3. Evaluation Benchmark Composition

CitePretrainBench constructs a purpose-driven "miniature pretraining corpus" aligned with both real-world and synthetic QA benchmarks:

  • Corpora: Wikipedia, Common Crawl (web, via CCNet), arXiv (scientific papers), RepliQA (novel LLM-generated synthetic documents), and supplementary synthetic samples.
  • Evaluation Tasks: Both short-form (single-fact) QA benchmarks (SciQAG, RepliQA) and long-form (multi-fact, free-form) QA tasks (ASQA, ELI5).
  • Dataset statistics: For instance, Wikipedia (30,025 docs, 110M tokens), arXiv (22,743 docs, 114M tokens), and others, covering millions of tokens and wide domain variety.

In each task, the QA system is required not only to answer the question, but also to attribute each factual segment or statement to its originating document identifier.

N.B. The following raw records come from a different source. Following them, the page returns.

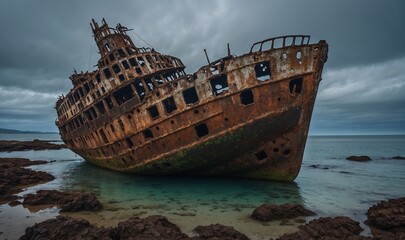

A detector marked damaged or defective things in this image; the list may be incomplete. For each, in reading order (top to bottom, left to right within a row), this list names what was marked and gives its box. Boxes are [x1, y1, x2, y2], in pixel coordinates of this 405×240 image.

broken superstructure [53, 18, 326, 181]
rusted shipwreck [55, 18, 328, 181]
peeling rust [55, 19, 328, 182]
corroded metal hull [56, 19, 328, 181]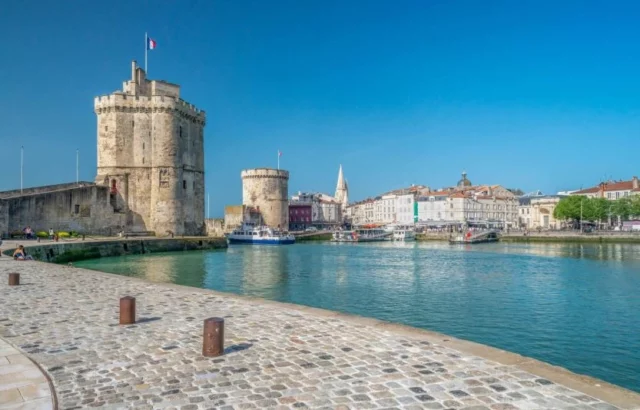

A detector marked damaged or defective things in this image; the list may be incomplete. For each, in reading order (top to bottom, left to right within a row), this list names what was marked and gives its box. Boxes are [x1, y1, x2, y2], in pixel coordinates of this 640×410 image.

rusty bollard [119, 296, 136, 326]
rusty bollard [205, 318, 228, 356]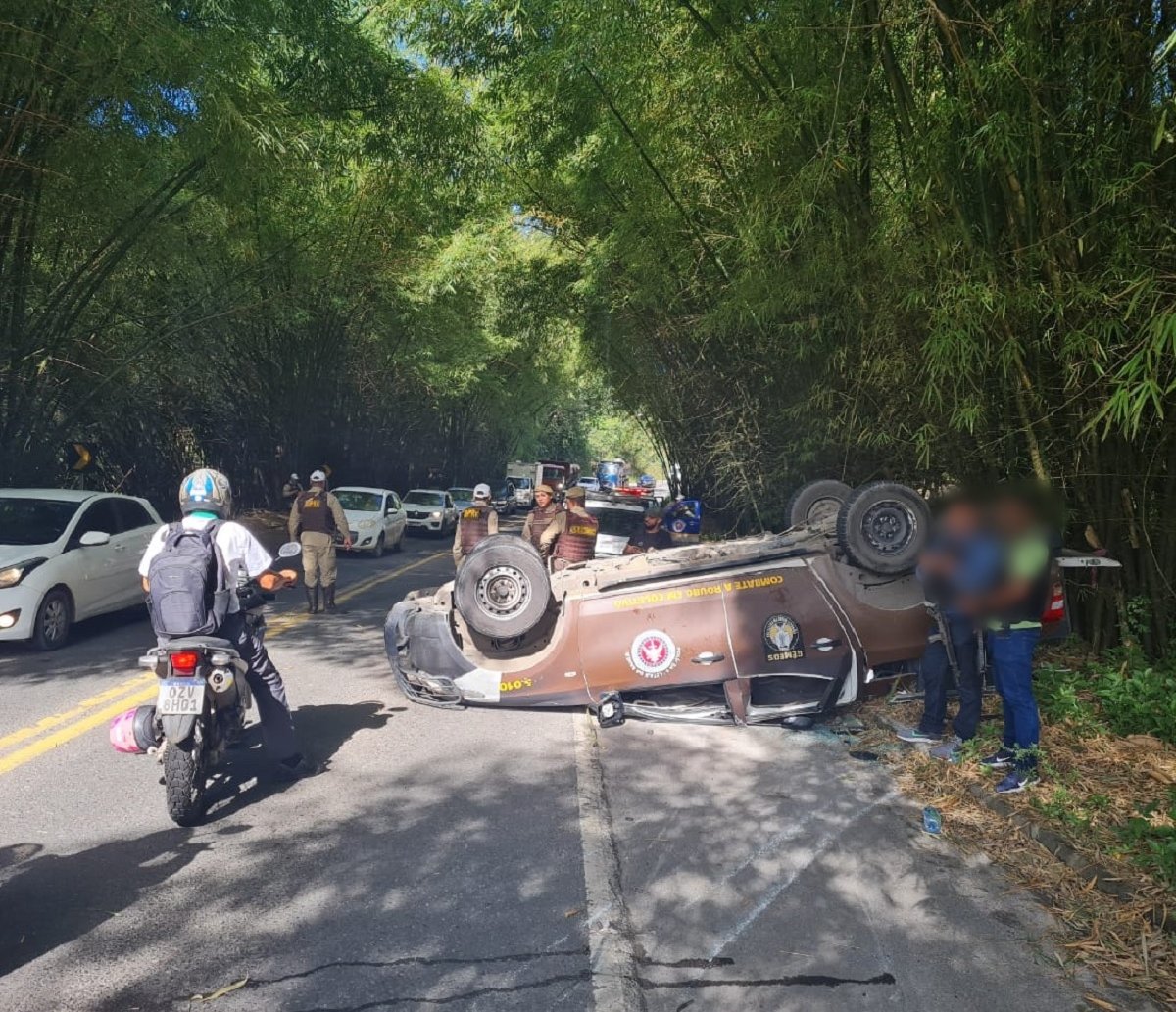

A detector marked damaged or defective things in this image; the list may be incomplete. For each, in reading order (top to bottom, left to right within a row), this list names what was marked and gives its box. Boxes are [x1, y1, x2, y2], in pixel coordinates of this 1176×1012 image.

overturned brown pickup truck [385, 479, 955, 724]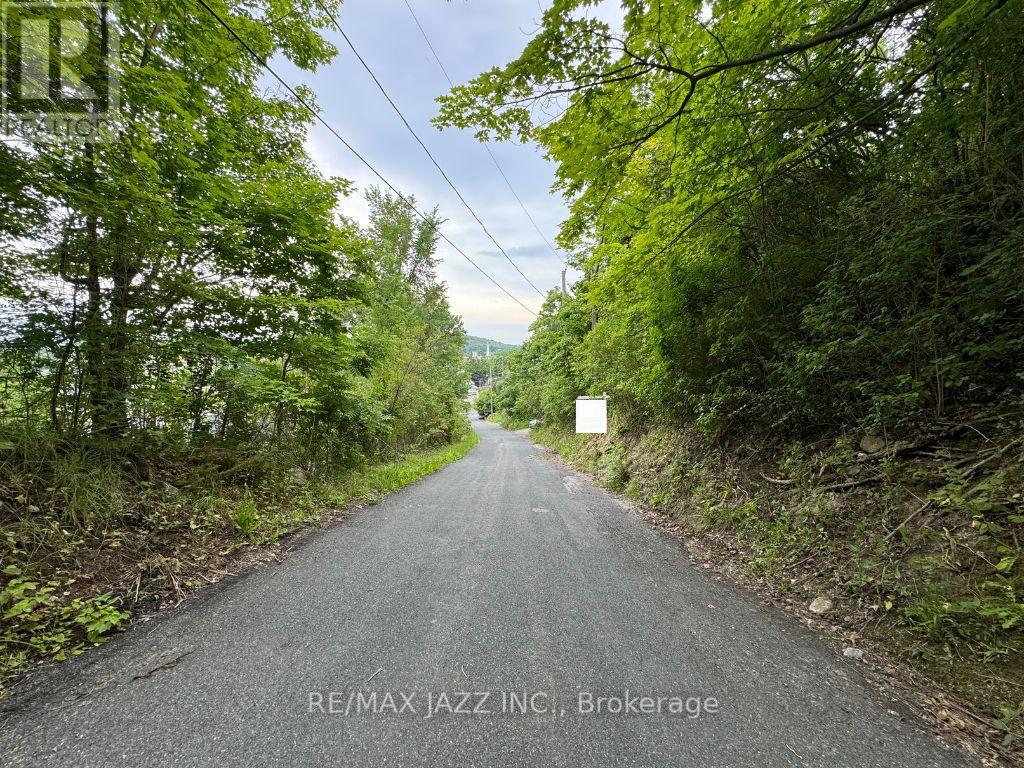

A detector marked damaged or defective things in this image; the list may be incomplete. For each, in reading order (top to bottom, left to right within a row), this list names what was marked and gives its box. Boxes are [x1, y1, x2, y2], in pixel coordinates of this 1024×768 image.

cracked asphalt [2, 424, 976, 764]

4. Experimental Comparison: Active vs. Passive Indexing

Empirical evaluation across Qwen-2.5-7B and Qwen-2.5-3B LLMs demonstrates pronounced benefits for Active Indexing:

Method ASQA C-Pr ELI5 C-Pr SciQAG C-Pr RepliQA C-Pr
Instruction only 20.0 5.9 0.6 0.9
Passive 24.1 8.9 2.4 2.4
Active Fwd 26.7 18.6 23.6 12.6
Active Bwd 31.4 28.0 30.8 21.6
Active (Both) 30.9 29.3 32.6 24.4

All Active Indexing variants substantially outperform both the passive and no-indexing baselines, with gains up to 30.2 percentage points in citation precision (C-Pr) over Passive Indexing. Forward and backward augmentations combine synergistically, yielding maximal improvement in both short- and long-form citation settings.

Active Indexing is found to continually increase citation precision as the amount of synthetic QA-based augmented data is scaled, with no observed plateau even at 16× the original corpus size. Larger models confer greater citation gains, suggesting the method is amenable to further scale-up.

5. Ablation Studies and Mechanistic Insights

Ablation experiments reveal that simple increases in passive data or naive paraphrasing without explicit QA-style identifier association do not yield robust citation behavior. More passive data can even reduce transferability to QA/citation tasks, emphasizing overfitting to surface form without general meaning. In contrast, Active Indexing’s explicit QA construction enables the model to bridge memorization and generalization, excelling at both direct recall and compositional citation in answer generation.

6. Limitations and Future Research Directions

Outlined in the paper’s analysis:

  • Scale: The efficacy of Active Indexing is expected to rise further with larger LLMs (14B, 32B, 70B+) and more augmented data (e.g., 32×, 64×) until performance saturates.
  • Multilingual and Domain Transfer: Extension to non-English and high-stakes domains (law, medicine, finance) is anticipated.
  • Hybrid Approaches: Combining retrieval-free citation with retrieval-augmented techniques, potentially allowing models to cite stored knowledge when confident and retrieve when uncertain.
  • Privacy and Copyright: Citing pretraining documents may disclose sensitive or proprietary information, necessitating privacy-preserving identifiers, selective redaction, or other mitigations.
  • Human Evaluation: Although citation precision is measured automatically, human assessment will be essential for real-world trust and deployment.

7. Summary Table

Aspect Approach & Finding
Objective Retrieval-free, verifiable citations; internal provenance; benchmark for short/long-form QA
Methodology Two-stage: continual pretraining (Passive/Active Indexing) and instruction tuning for citation behavior
Benchmark Wikipedia, Common Crawl, arXiv, RepliQA; short and long-form question coverage
Passive vs. Active Passive: appends IDs (weak for compositional/paraphrased facts); Active: QA-based, identifier-centric augmentation (up to 30%+ precision gain)
Results Active Indexing consistently outperforms passive and baseline; benefits increase with data/model scale
Ablations Explicit QA-style identifier use is necessary for generalization as measured by citation precision
Future Work More data/model scale, more diverse languages/domains, retrieval-citation integration, privacy-aware citation, human-centered studies

CitePretrainBench thus formalizes and accelerates research on retrieval-free knowledge attribution, providing a rigorous, extensible foundation for both the evaluation and improvement of LLMs capable of verifiable, trustworthy citation behavior.